■ Exercise task ■
Copy the material below word for word, starting with the line that contains "Looking at the" and going on through the end of the material.

◆ ◆ ◆ ◆ ◆ ◆ ◆

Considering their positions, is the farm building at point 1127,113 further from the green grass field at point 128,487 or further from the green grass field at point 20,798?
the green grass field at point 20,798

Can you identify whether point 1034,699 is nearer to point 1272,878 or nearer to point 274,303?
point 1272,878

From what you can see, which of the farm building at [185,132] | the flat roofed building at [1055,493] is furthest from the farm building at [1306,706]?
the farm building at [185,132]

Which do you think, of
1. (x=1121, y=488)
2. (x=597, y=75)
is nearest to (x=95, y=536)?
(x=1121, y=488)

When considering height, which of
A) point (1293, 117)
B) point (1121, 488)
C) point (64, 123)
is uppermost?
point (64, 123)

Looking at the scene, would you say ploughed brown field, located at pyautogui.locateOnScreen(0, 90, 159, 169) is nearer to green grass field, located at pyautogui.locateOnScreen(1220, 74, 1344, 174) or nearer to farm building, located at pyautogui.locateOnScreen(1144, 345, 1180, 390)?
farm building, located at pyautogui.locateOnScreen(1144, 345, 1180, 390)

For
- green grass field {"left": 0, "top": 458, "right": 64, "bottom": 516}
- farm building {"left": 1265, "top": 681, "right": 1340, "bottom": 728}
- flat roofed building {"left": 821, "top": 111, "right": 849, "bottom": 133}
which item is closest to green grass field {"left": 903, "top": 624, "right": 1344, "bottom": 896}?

◆ ◆ ◆ ◆ ◆ ◆ ◆

■ The solution ■
Looking at the scene, would you say ploughed brown field, located at pyautogui.locateOnScreen(0, 90, 159, 169) is nearer to green grass field, located at pyautogui.locateOnScreen(1220, 74, 1344, 174) or nearer to farm building, located at pyautogui.locateOnScreen(1144, 345, 1180, 390)?
farm building, located at pyautogui.locateOnScreen(1144, 345, 1180, 390)

For
- green grass field {"left": 0, "top": 458, "right": 64, "bottom": 516}
- farm building {"left": 1265, "top": 681, "right": 1340, "bottom": 728}
- flat roofed building {"left": 821, "top": 111, "right": 849, "bottom": 133}
which item is closest to green grass field {"left": 903, "top": 624, "right": 1344, "bottom": 896}?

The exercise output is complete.